Children playing football in Soweto. What has changed for them since the end of apartheid? Photograph: AFP/Getty Images

Wed, Dec 11, 2013, 12:01

He extolled it in that speech at the Rivonia trial in 1964 and he reiterated in that mesmerising speech at Cape Town on the day of his release from prison on February 11th, 1990. We should have known, or suspected, then the limits of Nelson Mandela’s agenda. Repeating his own words from 1964, he said: “I fought against white domination and I have fought against black domination. I have cherished the ideal of a democratic and free society in which all persons live together in harmony and with equal opportunities. It is an ideal which I hope to live for and to achieve. But if needs be, it is an ideal for which I am prepared to die”.

The “equal opportunities” lingo is the giveaway. It sounds progressive but in essence it is a commitment to a deeply unequal status quo, for without surrounding equality there can be no equal opportunity.

Had we paid attention to Mandela’s earlier career, we might also have divined this was no anti-capitalist revolutionary. The African National Congress’s “Freedom Charter”, drafted by a member of the South African Communist Party, Rusty Bernstein, was, according to Mandela in 1956, “by no means a blueprint for a socialist state”. While the charter called for the nationalisation of the banks, gold mines and land, Mandela insisted this did not involve the abandonment of capitalism. “The breaking up of these monopolies will open fresh fields for the development of a prosperous non-European business class.” He wanted “black capitalism” and that was a major part of his legacy.


Consolidation
The macro-economic fundamentals of the post-apartheid era were firmly established, mainly through the World Bank, before Mandela became president in 1994. An interim constitution guaranteed property rights, an independent central bank and a pledge to pay the debts of the departing regime. A 1993 loan from the IMF was conditional on the new government implementing public sector wage cuts and other cuts. Mandela, in office, consolidated that programme.

An IMF-approved nominee, Chris Liebenberg, formerly head of the country’s fourth largest bank, Netbank, was appointed minister for finance. Chris Stals, the central bank governor, was asked to stay on. Instead of nationalising the banks and mines, the government enticed the world’s top corporations to invest in South Africa. Barclays became the country’s largest bank and WalMart took a majority stake in the largest retail group.

The charisma of Mandela was used to embed the economic mindset of what is known as the Washington Consensus: fiscal discipline, deregulation, free markets and trade liberalisation, privatisation, low taxes, secure property rights. The consequences have been as follows: unemployment is at 25 per cent or 40 per cent if those who have opted out of the jobs market are included; South Africa is one of the most unequal countries in the world with a Gini coefficient score of 0.63, compared with 0.59 in 1993, before Mandela became president (a rating of zero would represent perfect equality with everyone paid the same, while one would be where one person has all the income); using the national poverty line of $43 a month (in current prices), 47 per cent of South Africans are poor, in 1994 it was 45.6 per cent.


Defenceless
The nature of the regime that Mandela bequeathed to South Africa was captured by the savagery of the police response to striking miners at the Marikana mine on August 16th, 2012. The police shot down 34 defenceless protesters in an eerie re-enactment of one of the worst atrocities of the apartheid era, the Sharpeville massacre of 1964 when 64 protesters were slaughtered.
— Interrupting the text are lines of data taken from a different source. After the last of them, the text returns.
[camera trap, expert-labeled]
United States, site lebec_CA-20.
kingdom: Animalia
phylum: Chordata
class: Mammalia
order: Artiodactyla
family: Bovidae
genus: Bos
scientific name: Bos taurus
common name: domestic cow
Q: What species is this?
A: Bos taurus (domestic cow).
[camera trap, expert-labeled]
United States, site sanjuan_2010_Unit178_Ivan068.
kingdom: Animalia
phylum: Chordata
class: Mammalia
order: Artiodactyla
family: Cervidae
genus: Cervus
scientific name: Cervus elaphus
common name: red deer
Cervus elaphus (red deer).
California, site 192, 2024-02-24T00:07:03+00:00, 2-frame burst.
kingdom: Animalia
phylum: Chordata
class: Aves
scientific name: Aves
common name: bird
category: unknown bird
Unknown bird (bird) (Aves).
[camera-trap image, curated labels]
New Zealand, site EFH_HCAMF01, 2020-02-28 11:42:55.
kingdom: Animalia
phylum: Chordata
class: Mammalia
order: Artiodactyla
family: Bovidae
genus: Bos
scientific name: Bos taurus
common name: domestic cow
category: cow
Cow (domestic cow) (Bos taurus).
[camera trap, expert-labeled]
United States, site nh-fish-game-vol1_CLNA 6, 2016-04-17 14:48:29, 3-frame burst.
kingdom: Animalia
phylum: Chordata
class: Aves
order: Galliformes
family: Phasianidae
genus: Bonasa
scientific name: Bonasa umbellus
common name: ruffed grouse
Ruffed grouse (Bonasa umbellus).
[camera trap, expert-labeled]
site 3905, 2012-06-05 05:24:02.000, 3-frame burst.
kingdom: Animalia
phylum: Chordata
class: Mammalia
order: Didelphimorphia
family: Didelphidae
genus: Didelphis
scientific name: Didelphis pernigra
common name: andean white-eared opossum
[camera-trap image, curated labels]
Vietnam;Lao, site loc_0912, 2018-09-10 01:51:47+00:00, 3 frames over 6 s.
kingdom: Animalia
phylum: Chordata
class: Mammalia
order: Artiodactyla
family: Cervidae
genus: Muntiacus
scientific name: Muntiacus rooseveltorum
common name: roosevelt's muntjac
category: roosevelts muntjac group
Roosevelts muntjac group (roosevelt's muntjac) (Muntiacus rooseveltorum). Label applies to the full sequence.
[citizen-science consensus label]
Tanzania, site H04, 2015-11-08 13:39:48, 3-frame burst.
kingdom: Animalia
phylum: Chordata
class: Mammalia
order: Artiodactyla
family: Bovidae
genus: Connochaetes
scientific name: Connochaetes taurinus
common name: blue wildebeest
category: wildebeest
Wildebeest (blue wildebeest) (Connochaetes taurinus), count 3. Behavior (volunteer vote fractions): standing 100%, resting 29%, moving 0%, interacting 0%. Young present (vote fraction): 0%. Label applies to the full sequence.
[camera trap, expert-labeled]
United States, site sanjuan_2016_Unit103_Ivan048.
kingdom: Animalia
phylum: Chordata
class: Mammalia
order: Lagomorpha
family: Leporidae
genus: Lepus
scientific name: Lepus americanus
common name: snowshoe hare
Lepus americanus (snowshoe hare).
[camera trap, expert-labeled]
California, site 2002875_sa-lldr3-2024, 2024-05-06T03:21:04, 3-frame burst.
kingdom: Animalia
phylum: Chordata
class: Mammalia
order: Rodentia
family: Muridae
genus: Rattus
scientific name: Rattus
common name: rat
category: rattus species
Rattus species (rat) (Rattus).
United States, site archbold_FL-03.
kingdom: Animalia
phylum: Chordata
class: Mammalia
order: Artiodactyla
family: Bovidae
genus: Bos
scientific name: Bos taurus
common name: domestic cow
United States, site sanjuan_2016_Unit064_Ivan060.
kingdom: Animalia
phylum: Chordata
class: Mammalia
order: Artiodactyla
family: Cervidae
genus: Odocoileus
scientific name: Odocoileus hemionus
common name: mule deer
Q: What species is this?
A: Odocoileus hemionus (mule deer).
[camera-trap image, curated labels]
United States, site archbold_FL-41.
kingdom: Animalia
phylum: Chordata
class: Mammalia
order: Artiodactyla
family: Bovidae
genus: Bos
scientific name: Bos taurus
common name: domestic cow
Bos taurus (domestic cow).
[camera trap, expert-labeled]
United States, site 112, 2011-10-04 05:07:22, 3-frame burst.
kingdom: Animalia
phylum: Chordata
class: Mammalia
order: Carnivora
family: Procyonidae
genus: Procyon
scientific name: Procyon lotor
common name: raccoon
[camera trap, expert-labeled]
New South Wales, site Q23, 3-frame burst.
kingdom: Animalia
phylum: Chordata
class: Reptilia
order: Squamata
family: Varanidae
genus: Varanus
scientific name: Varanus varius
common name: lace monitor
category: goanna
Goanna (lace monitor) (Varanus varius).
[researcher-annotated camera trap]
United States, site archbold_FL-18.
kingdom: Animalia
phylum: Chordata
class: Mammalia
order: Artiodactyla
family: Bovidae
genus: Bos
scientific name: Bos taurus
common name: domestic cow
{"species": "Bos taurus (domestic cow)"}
One of Mandela’s closest comrades in the ANC, Cyril Ramaphosa, was on the board of the company that owned the mine and he had discussed with the police in advance the appropriate response to the striking miners. Ramaphosa, who was Mandela’s preferred successor as president of the ANC and of South Africa, is now one of the wealthiest people in South Africa.

On coming to the presidency, Mandela made a Faustian compromise: in return for the ending of institutionalised apartheid, he agreed to the continuance of economic apartheid. The “freedom” he brought to the mass of the black population was a chimera. The lives of at least half of the 61 million South Africans are hardly any better than before the ending of apartheid.

It is not that the ending of apartheid was not welcome as was the departure of the white supremacist regime. But the language of “freedom” and “liberation” is often misleading, especially when used to deflect attention from on-going subjugation and injustice. The prolonged celebration of his life, in part, is a feature of that spin. Not much of the infernal “writing” since his death has acknowledged how he changed so little.